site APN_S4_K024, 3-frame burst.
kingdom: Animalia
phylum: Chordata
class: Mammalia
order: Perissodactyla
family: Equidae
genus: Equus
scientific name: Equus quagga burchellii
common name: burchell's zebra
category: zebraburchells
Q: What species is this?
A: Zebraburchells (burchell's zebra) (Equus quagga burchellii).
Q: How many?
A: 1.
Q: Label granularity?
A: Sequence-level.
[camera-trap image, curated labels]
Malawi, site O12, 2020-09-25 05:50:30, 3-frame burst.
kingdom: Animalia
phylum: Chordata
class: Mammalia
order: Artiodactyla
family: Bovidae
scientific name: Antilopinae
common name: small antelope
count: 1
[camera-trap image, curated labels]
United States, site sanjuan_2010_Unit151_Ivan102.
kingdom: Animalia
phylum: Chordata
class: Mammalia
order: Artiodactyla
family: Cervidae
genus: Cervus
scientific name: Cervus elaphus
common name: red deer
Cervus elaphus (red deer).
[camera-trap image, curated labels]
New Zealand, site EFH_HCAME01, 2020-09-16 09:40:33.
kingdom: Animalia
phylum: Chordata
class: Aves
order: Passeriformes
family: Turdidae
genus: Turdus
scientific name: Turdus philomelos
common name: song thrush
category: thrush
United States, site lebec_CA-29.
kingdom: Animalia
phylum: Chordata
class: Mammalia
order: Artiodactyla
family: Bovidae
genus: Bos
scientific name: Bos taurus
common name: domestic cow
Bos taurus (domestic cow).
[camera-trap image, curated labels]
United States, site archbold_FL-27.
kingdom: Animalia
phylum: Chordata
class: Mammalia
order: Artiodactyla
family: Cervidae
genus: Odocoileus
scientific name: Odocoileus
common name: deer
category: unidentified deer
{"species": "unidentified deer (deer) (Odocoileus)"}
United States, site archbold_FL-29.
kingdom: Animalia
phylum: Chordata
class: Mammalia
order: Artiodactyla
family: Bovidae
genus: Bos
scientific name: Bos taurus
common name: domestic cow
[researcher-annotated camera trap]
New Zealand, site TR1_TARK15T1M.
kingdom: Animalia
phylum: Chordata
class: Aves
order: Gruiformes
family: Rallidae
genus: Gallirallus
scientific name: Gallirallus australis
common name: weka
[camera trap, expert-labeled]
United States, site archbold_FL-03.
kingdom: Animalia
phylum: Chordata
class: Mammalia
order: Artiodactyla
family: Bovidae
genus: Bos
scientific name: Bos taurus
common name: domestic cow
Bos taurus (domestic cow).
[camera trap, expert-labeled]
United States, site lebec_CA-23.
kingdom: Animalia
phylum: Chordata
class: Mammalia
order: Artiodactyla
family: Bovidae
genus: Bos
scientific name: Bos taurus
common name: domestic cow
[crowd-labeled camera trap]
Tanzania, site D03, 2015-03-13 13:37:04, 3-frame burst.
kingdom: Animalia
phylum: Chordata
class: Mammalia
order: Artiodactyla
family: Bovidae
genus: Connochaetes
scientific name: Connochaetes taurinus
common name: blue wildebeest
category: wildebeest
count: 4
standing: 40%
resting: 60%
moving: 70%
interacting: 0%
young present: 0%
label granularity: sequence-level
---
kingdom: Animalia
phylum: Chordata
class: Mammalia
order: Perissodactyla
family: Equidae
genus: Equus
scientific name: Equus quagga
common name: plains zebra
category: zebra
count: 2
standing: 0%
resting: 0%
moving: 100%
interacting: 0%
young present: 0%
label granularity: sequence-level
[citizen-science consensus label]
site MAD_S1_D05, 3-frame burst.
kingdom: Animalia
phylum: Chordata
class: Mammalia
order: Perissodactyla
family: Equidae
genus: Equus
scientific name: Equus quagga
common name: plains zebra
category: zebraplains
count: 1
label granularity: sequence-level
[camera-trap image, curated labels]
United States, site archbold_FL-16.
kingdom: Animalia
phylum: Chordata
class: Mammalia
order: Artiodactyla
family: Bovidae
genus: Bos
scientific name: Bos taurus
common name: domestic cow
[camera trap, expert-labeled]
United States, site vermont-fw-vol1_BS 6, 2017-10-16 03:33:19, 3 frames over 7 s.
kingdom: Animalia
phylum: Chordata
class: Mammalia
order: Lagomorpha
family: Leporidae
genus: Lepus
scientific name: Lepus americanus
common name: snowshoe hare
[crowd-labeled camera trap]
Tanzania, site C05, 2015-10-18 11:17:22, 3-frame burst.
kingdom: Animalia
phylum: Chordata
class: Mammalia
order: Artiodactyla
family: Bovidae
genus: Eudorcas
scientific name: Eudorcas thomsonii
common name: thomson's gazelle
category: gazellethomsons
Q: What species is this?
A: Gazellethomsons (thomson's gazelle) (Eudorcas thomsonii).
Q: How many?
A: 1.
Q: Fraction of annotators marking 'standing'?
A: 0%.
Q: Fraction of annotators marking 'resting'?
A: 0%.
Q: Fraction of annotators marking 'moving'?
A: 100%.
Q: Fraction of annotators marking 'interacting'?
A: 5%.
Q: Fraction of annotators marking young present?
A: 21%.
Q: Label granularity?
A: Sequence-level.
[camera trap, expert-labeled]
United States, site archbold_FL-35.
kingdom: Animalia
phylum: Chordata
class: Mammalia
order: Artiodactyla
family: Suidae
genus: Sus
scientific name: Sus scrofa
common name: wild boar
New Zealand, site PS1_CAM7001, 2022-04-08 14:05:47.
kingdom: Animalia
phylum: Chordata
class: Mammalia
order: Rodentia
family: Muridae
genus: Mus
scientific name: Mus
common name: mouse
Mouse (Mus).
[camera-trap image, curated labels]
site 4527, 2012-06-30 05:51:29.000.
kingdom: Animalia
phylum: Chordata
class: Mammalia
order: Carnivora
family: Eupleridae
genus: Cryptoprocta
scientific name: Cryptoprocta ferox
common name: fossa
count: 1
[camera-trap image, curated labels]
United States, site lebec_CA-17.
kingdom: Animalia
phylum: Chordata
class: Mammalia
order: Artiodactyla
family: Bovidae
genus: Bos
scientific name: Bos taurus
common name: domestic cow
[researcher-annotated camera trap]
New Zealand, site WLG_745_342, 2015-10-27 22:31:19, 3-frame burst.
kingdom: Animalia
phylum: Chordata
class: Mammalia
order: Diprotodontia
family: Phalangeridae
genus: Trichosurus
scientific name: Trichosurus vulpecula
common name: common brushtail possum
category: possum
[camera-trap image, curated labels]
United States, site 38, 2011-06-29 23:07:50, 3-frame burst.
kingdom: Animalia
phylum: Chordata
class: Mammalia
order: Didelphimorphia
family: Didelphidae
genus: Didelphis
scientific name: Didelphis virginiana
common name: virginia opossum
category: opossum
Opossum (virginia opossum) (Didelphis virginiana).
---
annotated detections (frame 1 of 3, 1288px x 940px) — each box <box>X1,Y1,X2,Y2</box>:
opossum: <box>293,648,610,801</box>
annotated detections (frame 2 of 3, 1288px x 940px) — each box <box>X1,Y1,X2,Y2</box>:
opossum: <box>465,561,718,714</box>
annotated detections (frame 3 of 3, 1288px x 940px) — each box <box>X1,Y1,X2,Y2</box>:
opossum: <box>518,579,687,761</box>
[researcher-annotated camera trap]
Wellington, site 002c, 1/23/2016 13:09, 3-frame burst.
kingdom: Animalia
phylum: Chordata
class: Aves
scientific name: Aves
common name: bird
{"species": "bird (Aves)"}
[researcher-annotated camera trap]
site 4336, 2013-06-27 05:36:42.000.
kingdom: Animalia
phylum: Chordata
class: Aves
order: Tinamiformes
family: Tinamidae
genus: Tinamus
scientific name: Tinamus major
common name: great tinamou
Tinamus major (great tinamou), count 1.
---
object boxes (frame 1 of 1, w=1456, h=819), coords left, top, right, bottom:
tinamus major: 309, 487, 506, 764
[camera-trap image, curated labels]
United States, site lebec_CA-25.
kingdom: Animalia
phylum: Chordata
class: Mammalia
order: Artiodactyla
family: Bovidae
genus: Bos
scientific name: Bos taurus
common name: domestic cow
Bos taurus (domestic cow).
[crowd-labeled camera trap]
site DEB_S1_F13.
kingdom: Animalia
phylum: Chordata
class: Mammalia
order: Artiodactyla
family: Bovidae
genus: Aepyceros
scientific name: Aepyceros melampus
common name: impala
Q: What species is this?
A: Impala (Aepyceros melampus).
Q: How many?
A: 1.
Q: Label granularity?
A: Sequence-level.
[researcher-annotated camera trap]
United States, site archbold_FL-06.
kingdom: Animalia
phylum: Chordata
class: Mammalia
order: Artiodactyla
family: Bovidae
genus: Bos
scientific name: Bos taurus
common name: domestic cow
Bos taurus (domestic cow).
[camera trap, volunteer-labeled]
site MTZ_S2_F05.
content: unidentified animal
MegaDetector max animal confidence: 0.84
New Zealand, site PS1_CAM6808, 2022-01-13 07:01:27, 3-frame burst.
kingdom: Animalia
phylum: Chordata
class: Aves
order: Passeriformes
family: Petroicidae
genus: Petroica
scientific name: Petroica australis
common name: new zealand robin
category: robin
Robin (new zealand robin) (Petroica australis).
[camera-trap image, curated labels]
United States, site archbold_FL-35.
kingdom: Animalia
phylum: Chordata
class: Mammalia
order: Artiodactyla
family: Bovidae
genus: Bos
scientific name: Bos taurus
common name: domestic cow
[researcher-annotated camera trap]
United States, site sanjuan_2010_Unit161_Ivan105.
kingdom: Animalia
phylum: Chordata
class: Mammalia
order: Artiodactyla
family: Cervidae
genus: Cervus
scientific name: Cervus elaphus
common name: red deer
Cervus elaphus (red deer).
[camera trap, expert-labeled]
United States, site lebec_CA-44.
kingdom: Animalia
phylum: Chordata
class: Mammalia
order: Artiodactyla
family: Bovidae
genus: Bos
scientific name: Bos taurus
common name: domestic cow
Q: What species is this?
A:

-.-.-

→ What to do:
Number of lines above containing "Tanzania": give it, with no other text.

→ Result below:
2